The script needs to find all reads overlapping the motif region, extended with a certain length, and take the start position of the reads. It will plot all read start positions, the DNAseI cutting sites, averaged over all motif locations. The result should look something like this:
Data#
The motif matches for three transcription factors in DNAseI hotspots are located in /content/gdrive/MyDrive/CFB_files/dnase:
CTCF_motifs.bedNRF1_motifs.bedREST_motifs.bed
We have DNAseI sequencing data in BAM format for two different tissues (fetal heart and brain):
UW.Fetal_Brain.ChromatinAccessibility.merged.bamUW.Fetal_Heart.ChromatinAccessibility.merged.bam
Reading BAM files#
To read BAM files, you will use the Python pysam module,
see the documentation here.
Let’s say you have a BAM (indexed!) file called example.bam.
Here is how to open it with pysam:
!pip install pysam
import pysam
samfile = pysam.AlignmentFile("example.bam", "rb")
You can now retrieve reads mapping to a specific location with the fetch method,
which returns an iterator.
for read in samfile.fetch("chr6", 170862000, 170862010):
print(read.qname, read.reference_name, read.reference_start)
---------------------------------------------------------------------------
NameError Traceback (most recent call last)
Input In [1], in <cell line: 1>()
----> 1 for read in samfile.fetch("chr6", 170862000, 170862010):
2 print(read.qname, read.reference_name, read.reference_start)
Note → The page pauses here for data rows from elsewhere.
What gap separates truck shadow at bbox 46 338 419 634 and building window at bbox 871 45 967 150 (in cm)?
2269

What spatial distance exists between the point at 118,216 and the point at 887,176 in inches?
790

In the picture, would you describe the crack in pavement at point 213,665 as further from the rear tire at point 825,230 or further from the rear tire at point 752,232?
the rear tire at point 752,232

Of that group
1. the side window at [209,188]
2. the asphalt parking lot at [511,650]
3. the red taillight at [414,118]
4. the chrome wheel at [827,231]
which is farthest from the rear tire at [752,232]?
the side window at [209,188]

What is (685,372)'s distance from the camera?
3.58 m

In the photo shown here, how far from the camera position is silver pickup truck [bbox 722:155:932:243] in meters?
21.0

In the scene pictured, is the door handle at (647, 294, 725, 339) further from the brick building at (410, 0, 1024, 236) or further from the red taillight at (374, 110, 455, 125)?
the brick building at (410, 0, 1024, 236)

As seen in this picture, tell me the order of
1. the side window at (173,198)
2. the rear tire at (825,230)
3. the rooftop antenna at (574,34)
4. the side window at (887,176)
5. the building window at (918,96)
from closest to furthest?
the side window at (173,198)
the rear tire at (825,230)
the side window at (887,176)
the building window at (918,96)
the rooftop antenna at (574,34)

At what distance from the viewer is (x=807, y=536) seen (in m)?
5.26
NameError: name 'samfile' is not defined
See the attributes of the read, an AlignedSegment object, here.
Creating the profile#
You can use a list to store the profile.
profile = [0] * 10
profile[1] += 1
profile[8] += 2
for i in range(4,8):
profile[i] += 3
print(profile)
[0, 1, 0, 0, 3, 3, 3, 3, 2, 0]
Plotting#
Here is an example how to make a line plot using pandas:
# This line is only necessary in Jupyter notebook, not in a script
%matplotlib inline
import pandas as pd
import matplotlib.pyplot as plt
import seaborn as sns
import numpy as np
sns.set_style('white') # I like this better
df = pd.DataFrame({"a": range(10), "b": np.random.rand(10)})
# plot using pandas
df.plot(title="example")
# customize plot
plt.xlabel("x label")
plt.ylabel("y label")
# save figure as png (many other formats also possible)
plt.savefig("myplot.png")
Approach#
Keep the following things in mind:
Think about the problem first, before starting to program.
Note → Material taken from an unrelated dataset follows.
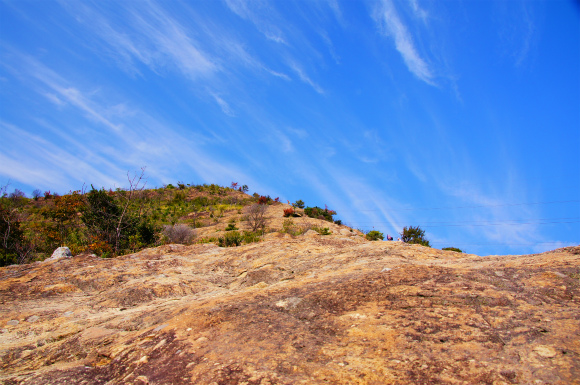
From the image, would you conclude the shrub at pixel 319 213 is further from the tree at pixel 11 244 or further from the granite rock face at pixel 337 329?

Write out the logic of the problem.
Start out small.
Think of test sets and create them.
The BAM files are big! Testing your script on a complete dataset will take too much time. Don’t copy the whole file to your own directory! Create a small test file with few motifs to develop and test your script. What would be a reasonably number? 1? 2? 10? 100? 1000?
The score of the motif match (higher means a better match) is represented in the 5th column of the BED file.
Tricky issues:#
Motif orientation. A motif can be located on the forward or reverse strand (column 6 in the BED file). Start with only forward motifs, and once that works, add the reverse motifs.
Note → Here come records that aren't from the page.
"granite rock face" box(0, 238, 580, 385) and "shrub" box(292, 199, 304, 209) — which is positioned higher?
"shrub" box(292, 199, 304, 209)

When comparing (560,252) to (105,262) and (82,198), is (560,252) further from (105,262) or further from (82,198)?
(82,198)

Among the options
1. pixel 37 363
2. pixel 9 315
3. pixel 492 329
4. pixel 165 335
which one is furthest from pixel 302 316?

Read orientation. The start position of the reverse reads is not represented in the
posattribute. Start with only the reads mapped to the forward strand.
Testing#
You can use CTCF and/or NRF1 data to test your script and compare your result to published examples. See Fig. 5 of Boyle et al. 2012 for CTCF and Fig. 3 of Neph et al. 2012 for NRF1.
Final exercise#
Create the footprint profile of REST (RE1-Silencing Transcription factor), also known as Neuron-Restrictive Silencer Factor (NRSF), in both heart and brain fetal tissues. Compare the resuls and check the literature for REST function. Can you explain the result?